Copy the lines word for word, starting at the line that contains "How far does" and continuing through the last line.

ITEMS:
------------------------

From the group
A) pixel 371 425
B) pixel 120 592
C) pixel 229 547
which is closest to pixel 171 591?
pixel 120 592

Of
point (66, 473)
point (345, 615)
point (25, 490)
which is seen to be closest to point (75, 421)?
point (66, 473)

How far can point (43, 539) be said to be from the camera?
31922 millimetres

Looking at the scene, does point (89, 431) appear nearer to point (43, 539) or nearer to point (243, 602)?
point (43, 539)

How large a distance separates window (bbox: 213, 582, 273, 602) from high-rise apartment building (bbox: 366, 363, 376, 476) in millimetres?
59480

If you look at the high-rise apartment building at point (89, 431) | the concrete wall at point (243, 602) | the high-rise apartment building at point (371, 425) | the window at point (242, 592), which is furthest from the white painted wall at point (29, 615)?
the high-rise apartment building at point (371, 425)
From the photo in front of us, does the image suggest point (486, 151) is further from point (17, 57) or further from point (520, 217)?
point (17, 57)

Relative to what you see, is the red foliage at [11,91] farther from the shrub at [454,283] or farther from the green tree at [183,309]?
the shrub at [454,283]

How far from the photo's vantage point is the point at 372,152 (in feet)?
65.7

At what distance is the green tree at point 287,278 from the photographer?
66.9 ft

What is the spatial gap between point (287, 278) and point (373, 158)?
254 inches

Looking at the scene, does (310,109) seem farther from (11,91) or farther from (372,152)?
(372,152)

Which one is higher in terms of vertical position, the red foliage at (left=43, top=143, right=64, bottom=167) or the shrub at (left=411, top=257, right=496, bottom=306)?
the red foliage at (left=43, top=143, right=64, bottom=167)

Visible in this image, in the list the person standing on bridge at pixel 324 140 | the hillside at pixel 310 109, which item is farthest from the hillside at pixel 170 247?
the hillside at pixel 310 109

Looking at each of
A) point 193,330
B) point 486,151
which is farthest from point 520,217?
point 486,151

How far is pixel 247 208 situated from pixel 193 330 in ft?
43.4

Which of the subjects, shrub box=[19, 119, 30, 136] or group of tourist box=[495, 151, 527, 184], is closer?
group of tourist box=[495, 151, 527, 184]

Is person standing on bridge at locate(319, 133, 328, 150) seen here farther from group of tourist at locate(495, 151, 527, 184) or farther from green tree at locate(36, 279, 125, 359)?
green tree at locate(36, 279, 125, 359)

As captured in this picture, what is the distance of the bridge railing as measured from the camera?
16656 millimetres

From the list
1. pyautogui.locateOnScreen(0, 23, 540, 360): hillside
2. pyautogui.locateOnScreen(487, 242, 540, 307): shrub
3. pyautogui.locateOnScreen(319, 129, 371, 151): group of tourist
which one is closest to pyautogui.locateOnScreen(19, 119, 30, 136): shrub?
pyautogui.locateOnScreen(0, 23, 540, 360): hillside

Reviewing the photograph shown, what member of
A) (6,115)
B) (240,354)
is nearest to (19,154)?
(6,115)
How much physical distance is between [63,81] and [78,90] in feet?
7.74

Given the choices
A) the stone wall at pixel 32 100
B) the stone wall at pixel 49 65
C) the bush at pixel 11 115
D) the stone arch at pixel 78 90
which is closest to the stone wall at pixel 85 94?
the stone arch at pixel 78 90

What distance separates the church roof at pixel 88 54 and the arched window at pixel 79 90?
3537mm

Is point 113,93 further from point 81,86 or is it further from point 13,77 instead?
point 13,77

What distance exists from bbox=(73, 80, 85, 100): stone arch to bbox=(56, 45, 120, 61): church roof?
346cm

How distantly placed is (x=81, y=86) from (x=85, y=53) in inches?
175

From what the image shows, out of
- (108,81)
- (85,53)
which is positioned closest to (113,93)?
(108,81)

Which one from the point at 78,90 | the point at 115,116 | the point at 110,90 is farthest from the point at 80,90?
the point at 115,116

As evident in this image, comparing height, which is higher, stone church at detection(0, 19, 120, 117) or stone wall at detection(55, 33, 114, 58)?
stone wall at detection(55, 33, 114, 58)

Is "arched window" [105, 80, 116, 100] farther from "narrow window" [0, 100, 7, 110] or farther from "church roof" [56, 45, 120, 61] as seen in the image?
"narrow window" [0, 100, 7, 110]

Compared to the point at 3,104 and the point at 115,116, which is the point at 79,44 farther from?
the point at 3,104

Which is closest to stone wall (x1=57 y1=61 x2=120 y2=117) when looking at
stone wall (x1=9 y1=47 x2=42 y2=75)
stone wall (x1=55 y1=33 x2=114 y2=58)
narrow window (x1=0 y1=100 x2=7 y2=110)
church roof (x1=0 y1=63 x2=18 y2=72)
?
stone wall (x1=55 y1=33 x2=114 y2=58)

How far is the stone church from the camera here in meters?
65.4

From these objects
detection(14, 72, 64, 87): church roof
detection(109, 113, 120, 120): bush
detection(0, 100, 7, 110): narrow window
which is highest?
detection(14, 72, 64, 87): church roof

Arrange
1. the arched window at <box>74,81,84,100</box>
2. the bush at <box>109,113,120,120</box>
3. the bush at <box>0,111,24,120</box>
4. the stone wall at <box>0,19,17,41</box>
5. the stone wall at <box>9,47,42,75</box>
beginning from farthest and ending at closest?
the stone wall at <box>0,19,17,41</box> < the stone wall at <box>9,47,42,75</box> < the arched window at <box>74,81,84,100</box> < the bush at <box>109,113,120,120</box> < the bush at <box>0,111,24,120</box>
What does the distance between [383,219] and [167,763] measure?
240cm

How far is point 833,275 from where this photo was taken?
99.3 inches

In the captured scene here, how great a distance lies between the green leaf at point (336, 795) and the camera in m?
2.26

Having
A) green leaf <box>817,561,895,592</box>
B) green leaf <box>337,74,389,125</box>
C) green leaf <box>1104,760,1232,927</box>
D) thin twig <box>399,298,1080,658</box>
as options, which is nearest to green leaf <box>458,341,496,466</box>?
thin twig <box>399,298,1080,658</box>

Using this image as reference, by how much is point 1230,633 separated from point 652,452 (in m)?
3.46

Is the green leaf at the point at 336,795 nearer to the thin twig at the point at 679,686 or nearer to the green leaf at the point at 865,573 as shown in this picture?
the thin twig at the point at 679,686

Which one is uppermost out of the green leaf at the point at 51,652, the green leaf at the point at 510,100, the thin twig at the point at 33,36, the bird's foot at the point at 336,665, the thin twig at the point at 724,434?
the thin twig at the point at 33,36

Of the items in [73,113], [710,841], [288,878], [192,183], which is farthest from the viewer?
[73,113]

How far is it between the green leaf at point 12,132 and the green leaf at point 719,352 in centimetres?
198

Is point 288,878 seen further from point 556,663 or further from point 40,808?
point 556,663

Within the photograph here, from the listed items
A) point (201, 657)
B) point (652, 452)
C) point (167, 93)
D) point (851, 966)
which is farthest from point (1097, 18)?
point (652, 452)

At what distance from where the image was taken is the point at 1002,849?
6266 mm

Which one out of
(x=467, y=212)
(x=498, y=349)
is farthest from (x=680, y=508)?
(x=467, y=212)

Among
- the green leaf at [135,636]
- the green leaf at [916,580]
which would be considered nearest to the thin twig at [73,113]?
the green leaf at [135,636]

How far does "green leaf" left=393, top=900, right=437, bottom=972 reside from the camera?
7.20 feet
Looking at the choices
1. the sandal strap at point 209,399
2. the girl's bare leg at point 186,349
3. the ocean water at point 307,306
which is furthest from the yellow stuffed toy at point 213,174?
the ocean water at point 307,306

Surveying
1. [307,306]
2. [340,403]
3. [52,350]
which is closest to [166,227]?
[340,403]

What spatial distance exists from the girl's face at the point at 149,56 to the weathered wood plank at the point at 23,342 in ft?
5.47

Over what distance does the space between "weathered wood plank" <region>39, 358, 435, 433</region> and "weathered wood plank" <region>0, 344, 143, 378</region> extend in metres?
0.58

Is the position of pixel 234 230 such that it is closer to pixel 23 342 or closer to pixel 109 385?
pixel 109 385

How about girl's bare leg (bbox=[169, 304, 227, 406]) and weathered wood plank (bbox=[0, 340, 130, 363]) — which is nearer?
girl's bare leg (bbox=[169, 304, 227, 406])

------------------------

WRITTEN SOLUTION:
How far does "green leaf" left=393, top=900, right=437, bottom=972 reside from the camera?
7.20 feet
Looking at the choices
1. the sandal strap at point 209,399
2. the girl's bare leg at point 186,349
3. the ocean water at point 307,306
which is furthest from the yellow stuffed toy at point 213,174?
the ocean water at point 307,306

Surveying
1. [307,306]
2. [340,403]
3. [52,350]
which is closest to [166,227]?
[340,403]

What spatial distance exists from the girl's face at the point at 149,56 to the weathered wood plank at the point at 23,342 in ft?
5.47

Over what distance does the space between "weathered wood plank" <region>39, 358, 435, 433</region> and "weathered wood plank" <region>0, 344, 143, 378</region> extend in metres?
0.58

Is the position of pixel 234 230 such that it is closer to pixel 23 342 or closer to pixel 109 385?
pixel 109 385

How about girl's bare leg (bbox=[169, 304, 227, 406]) and weathered wood plank (bbox=[0, 340, 130, 363]) — which is nearer?
girl's bare leg (bbox=[169, 304, 227, 406])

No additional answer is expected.